Case Description/Methods: A 61-year- old female with past medical history of hypertension presented to the gastroenterology service for persistent dyspepsia. She had a 10 pack-year smoking history. She had no history of acid reflux. Physical examination and blood work were unremarkable. EGD was performed and showed a pigmented (black) flat mucosal lesion in the middle third of the esophagus. Multiple biopsies were obtained. Histopathology showed squamous mucosa, with an organized cellular architecture, surface maturation, and lack of cellular atypia but with an increased lymphocytic infiltrate of the epithelium, with an increase in melanocytosis consistent with the features of esophageal melanosis. The patient was started on a proton-pump inhibitor with recommendations to repeat EGD in 1 year.

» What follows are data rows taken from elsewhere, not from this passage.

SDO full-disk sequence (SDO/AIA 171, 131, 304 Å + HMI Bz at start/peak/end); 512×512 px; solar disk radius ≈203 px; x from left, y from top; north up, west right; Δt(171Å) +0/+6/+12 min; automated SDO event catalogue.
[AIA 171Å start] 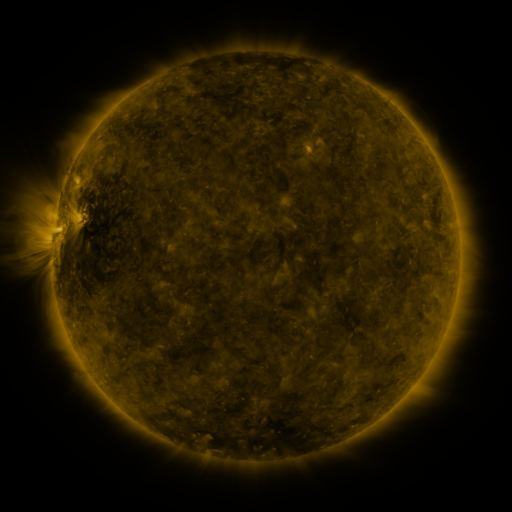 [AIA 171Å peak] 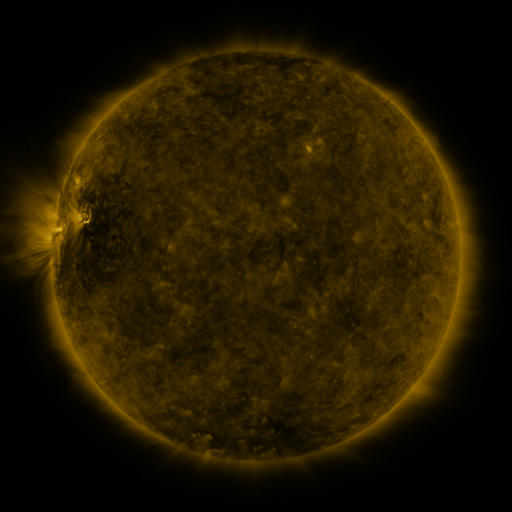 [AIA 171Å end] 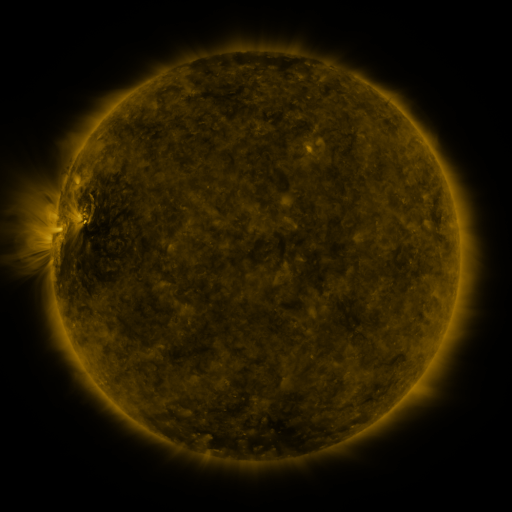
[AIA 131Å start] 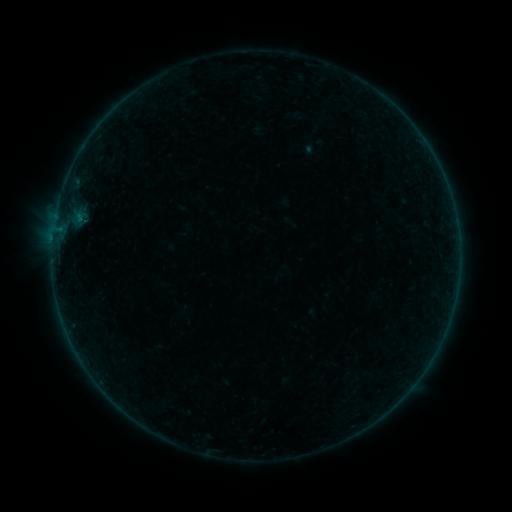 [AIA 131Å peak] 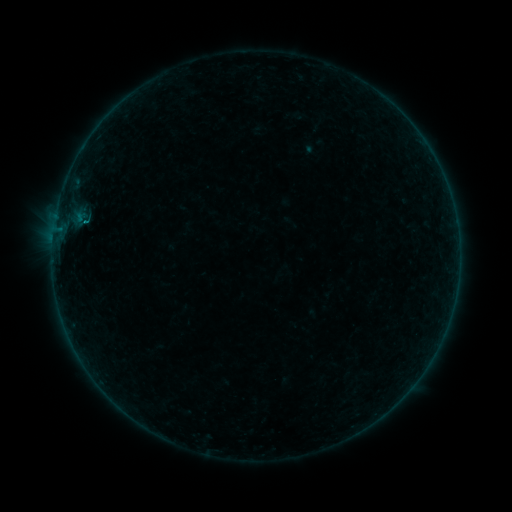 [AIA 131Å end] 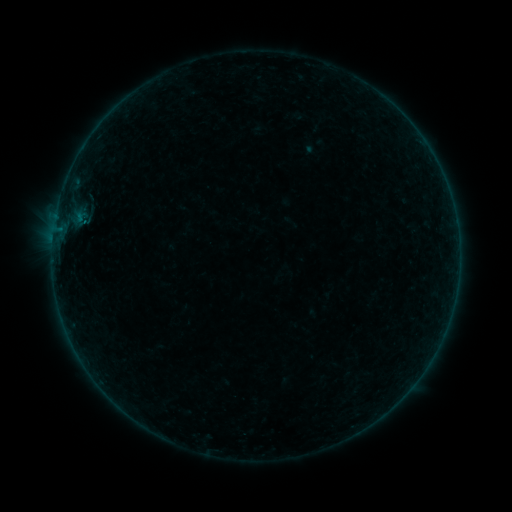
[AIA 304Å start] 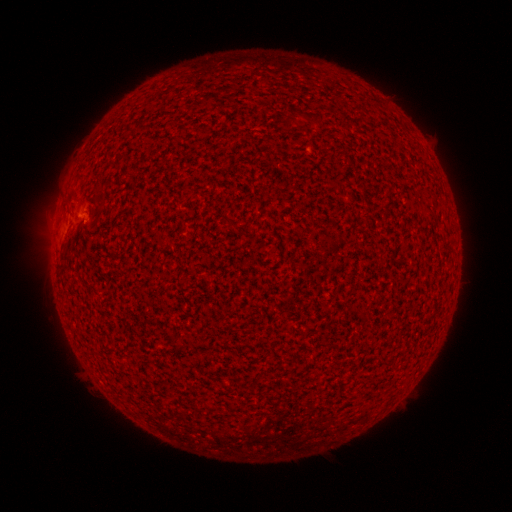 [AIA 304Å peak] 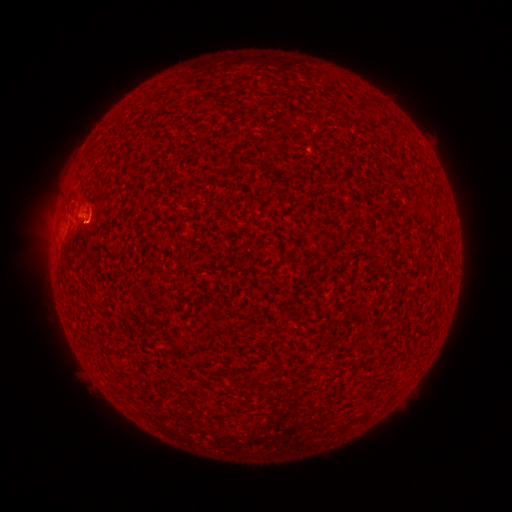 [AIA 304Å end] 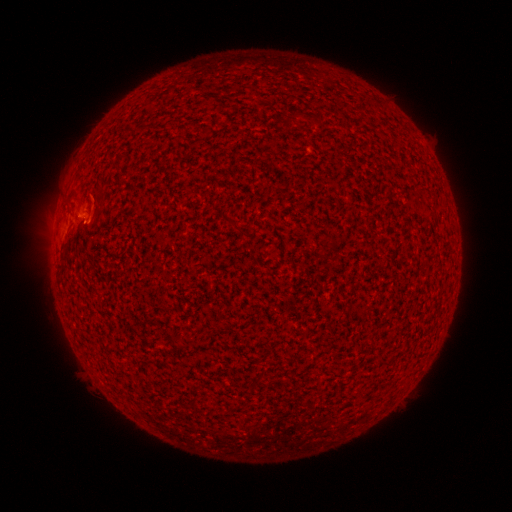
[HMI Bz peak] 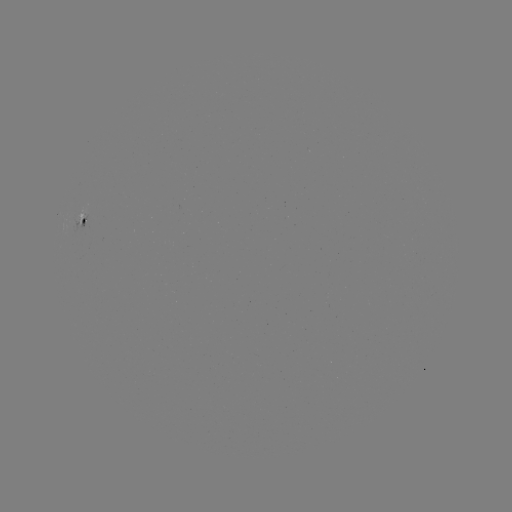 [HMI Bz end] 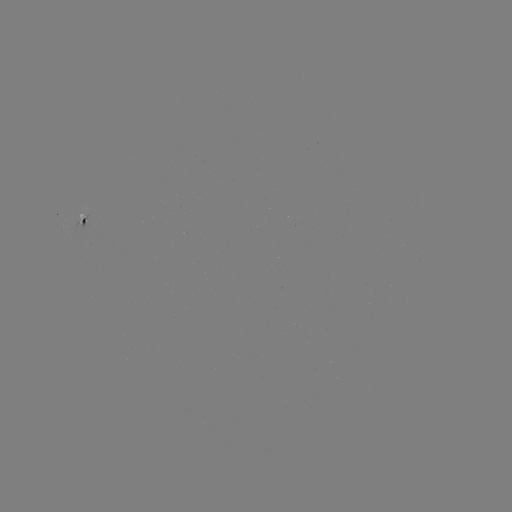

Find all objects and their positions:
B1.7 flare: (86, 224)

Discussion: Currently, one theory of esophageal melanosis pathogenesis implicates aberrant melanocyte migration during fetal development. Another theory suggests that esophageal melanosis arises from keratinocytic differentiation and subsequent hyperplasia in the basal epithelial layer of EM as a result of chronic acid reflux, Addison’s Disease, or chronic inappropriate eating. It is possible that combination of both conditions is likely to be stronger. Chronic alcohol use, cigarette smoking, diet and hereditary factors might also be associated with development of esophageal melanosis. Recognition of this lesion on endoscopy is important given the potential differential diagnosis including esophageal melanoma.
Citation: Alan Makedon, BA; Youssef Botros, MD; Ariy Volfson, MD. P0303 - DARK SIDE OF THE ESOPHAGUS. Program No. P0303. ACG 2019 Annual Scientific Meeting Abstracts. San Antonio, Texas: American College of Gastroenterology.